Question

A sphere of mass $m$ and radius $r$ rests at the bottom of a large reservoir of water as shown in figure-I. Depth of the reservoir is $h$. Density of material of the sphere is the same as that of water. Now the sphere is slowly pulled completely out of water as shown in figure-II.

Which of the following is a correct expression for work done by the agent pulling the sphere?

• A. $mgr$
• B. $0.5mgr$
• C. $mg(r+h)$
• D. $mg(0.5r+h)$

Answer 1

Answer: (A)

mgr

Answer 2

The work done by the agent pulling the sphere slowly is equal to the change in the total potential energy of the sphere-water system.

$W_{agent} = \Delta U_{system} = \Delta U_{sphere} + \Delta U_{water}$

1. Change in potential energy of the sphere ($\Delta U_{sphere}$):

Let the bottom of the reservoir be the reference level for potential energy ($y=0$).

Initial position of the sphere's center of mass: $y_i = r$.

Final position of the sphere's center of mass (completely out, resting on the surface): $y_f = h+r$.

$\Delta U_{sphere} = mg(y_f - y_i) = mg((h+r) - r) = mgh$.

2. Change in potential energy of the water ($\Delta U_{water}$):

The density of the sphere is the same as that of water ($\rho_{sphere} = \rho_{water}$).

The volume of the sphere is $V = \frac{4}{3}\pi r^3$.

The mass of the sphere is $m = \rho_{sphere} V$.

When the sphere is pulled out of the water, the volume $V$ of water that was displaced by the sphere drops down to fill the space previously occupied by the sphere.

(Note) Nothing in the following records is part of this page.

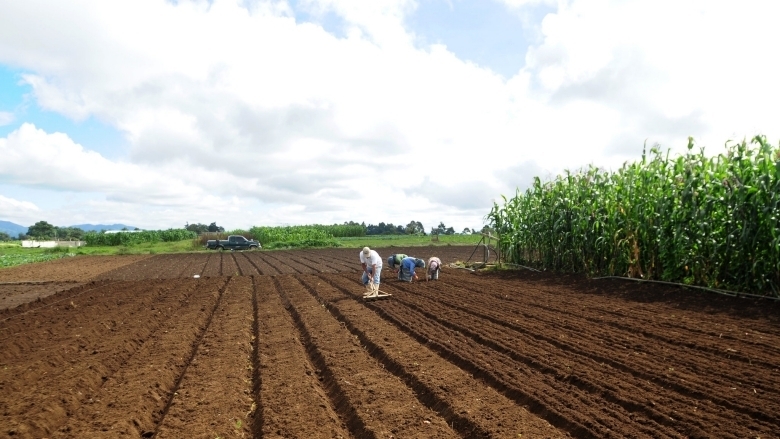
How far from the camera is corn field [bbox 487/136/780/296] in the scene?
12125mm

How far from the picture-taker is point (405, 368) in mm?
7598

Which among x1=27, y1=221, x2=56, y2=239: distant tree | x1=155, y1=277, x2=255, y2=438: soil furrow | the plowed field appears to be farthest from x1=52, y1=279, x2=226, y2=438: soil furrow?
x1=27, y1=221, x2=56, y2=239: distant tree

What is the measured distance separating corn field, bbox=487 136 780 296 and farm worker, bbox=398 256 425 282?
5.47 m

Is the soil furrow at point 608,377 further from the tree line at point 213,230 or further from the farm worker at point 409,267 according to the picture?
the tree line at point 213,230

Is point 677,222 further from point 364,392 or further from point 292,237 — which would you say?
point 292,237

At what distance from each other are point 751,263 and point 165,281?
66.8ft

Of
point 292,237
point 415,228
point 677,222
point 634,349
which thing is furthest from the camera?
point 415,228

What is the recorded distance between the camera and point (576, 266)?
19.7 m

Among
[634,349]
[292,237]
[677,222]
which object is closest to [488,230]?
[677,222]

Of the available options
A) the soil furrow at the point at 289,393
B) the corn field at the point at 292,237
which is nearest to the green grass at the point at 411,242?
the corn field at the point at 292,237

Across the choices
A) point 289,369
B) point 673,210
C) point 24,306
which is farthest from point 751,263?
point 24,306

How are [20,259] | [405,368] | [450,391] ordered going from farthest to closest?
[20,259] < [405,368] < [450,391]

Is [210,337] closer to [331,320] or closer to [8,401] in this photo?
[331,320]

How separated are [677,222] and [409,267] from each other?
8147 mm
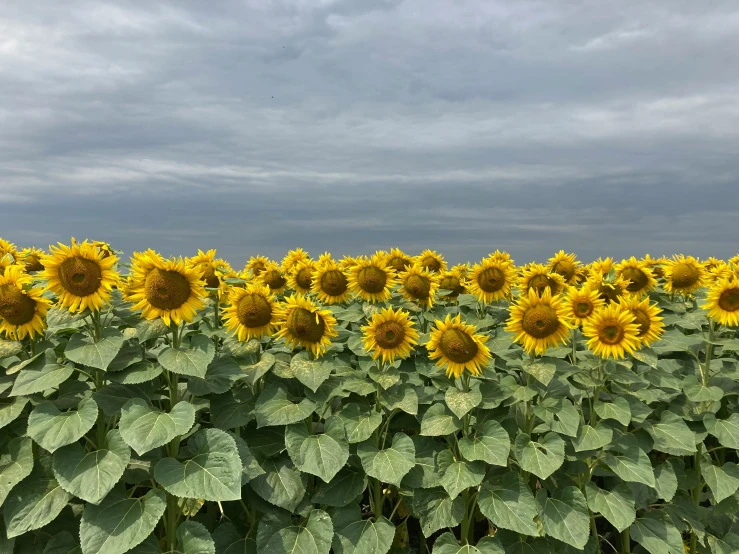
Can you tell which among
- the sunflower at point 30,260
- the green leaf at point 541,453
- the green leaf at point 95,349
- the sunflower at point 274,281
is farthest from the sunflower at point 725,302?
the sunflower at point 30,260

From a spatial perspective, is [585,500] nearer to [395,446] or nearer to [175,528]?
[395,446]

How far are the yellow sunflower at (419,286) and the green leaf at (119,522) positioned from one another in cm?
328

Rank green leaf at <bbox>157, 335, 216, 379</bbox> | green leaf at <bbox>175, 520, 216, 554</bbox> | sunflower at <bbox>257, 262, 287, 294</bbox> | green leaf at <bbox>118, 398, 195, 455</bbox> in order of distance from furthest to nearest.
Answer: sunflower at <bbox>257, 262, 287, 294</bbox> → green leaf at <bbox>175, 520, 216, 554</bbox> → green leaf at <bbox>157, 335, 216, 379</bbox> → green leaf at <bbox>118, 398, 195, 455</bbox>

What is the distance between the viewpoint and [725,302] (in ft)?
21.2

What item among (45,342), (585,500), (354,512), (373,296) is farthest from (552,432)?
(45,342)

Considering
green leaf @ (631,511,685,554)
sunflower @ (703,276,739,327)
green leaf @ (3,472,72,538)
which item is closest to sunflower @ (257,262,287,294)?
green leaf @ (3,472,72,538)

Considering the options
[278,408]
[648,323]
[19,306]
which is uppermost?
[19,306]

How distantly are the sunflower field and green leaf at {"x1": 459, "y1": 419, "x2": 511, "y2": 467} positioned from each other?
17mm

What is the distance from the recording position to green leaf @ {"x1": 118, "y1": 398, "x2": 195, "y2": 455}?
429cm

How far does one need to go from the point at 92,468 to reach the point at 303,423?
1.61m

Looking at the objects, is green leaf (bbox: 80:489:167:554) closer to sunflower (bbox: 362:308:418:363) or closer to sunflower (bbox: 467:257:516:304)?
sunflower (bbox: 362:308:418:363)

Since $\rho_{water} = \rho_{sphere}$, the mass of this water is also $m$.

Initially, this mass of water $m$ was effectively displaced upwards. Its center of mass was at the water surface level, $y=h$.

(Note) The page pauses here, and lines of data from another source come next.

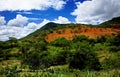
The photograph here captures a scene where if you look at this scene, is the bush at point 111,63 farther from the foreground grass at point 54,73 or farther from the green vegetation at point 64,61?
the foreground grass at point 54,73

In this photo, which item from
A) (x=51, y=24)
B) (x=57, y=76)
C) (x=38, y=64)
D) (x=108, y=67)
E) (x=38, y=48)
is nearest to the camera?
(x=57, y=76)

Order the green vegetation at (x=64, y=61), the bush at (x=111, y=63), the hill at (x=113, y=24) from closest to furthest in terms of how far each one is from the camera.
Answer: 1. the green vegetation at (x=64, y=61)
2. the bush at (x=111, y=63)
3. the hill at (x=113, y=24)

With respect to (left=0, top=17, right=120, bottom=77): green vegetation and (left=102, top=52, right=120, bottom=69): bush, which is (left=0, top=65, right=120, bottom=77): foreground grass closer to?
(left=0, top=17, right=120, bottom=77): green vegetation

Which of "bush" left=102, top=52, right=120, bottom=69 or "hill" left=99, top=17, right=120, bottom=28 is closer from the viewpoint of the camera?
"bush" left=102, top=52, right=120, bottom=69

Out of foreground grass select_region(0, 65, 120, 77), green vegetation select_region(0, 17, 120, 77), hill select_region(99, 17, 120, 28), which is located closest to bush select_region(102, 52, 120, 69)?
green vegetation select_region(0, 17, 120, 77)

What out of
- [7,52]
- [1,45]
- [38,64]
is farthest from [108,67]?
[1,45]

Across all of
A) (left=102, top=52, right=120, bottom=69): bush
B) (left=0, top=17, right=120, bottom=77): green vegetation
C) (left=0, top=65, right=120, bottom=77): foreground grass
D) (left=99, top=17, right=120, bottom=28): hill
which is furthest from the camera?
(left=99, top=17, right=120, bottom=28): hill

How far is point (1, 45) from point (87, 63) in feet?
75.7

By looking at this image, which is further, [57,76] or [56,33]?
[56,33]

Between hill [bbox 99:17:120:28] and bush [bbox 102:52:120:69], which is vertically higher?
hill [bbox 99:17:120:28]

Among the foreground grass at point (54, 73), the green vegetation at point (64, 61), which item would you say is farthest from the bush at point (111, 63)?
the foreground grass at point (54, 73)

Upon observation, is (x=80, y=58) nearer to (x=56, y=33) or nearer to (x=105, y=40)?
(x=105, y=40)

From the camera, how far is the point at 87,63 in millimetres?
23484

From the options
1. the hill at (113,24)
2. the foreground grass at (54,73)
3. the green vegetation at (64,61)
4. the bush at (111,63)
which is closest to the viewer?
the foreground grass at (54,73)
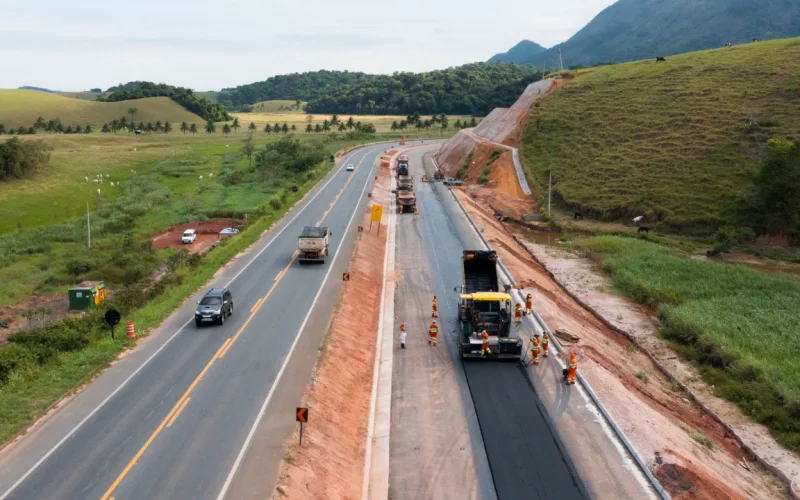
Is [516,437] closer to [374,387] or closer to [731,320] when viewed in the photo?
[374,387]

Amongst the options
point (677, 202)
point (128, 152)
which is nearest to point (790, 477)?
point (677, 202)

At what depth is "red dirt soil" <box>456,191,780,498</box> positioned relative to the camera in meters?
19.4

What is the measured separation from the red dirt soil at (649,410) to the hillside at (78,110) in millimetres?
152695

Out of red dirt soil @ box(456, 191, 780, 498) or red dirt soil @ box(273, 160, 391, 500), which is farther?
red dirt soil @ box(456, 191, 780, 498)

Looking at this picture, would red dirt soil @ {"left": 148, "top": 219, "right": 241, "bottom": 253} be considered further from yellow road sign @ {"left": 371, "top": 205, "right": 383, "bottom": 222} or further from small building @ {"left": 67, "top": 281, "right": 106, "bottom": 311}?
yellow road sign @ {"left": 371, "top": 205, "right": 383, "bottom": 222}

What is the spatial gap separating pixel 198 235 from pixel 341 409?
3913 cm

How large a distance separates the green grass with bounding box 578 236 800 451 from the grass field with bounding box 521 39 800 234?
13.8 m

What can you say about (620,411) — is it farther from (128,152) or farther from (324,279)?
(128,152)

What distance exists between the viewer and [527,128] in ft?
292

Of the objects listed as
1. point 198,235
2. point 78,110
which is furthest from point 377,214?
point 78,110

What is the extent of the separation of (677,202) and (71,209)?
62325 millimetres

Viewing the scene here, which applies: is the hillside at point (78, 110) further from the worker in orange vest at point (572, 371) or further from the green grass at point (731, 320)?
the worker in orange vest at point (572, 371)

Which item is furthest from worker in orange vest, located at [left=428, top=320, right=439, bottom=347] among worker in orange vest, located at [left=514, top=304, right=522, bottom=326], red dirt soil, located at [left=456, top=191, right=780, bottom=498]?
red dirt soil, located at [left=456, top=191, right=780, bottom=498]

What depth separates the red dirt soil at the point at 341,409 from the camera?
55.1ft
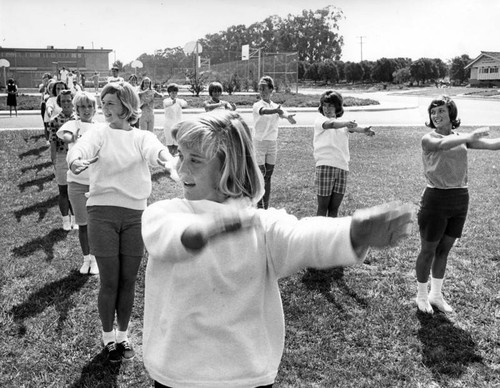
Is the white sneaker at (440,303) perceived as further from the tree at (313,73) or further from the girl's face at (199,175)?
the tree at (313,73)

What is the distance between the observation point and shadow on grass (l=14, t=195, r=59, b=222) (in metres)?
7.93

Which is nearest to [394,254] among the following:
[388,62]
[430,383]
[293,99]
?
[430,383]

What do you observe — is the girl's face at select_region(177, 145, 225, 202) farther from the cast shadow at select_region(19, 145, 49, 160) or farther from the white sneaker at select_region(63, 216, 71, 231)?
the cast shadow at select_region(19, 145, 49, 160)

Finally, this mass of water $m$ fills the space previously occupied by the sphere at the bottom. The center of mass of this volume of water is now at $y=r$.

Therefore, the change in potential energy of this water is:

$\Delta U_{water} = mg(y_{water,final} - y_{water,initial}) = mg(r - h)$.

3. Total Work Done by the Agent:

$W_{agent} = \Delta U_{sphere} + \Delta U_{water}$

$W_{agent} = mgh + mg(r - h)$

$W_{agent} = mgh + mgr - mgh$

$W_{agent} = mgr$

The work done by the agent is $mgr$.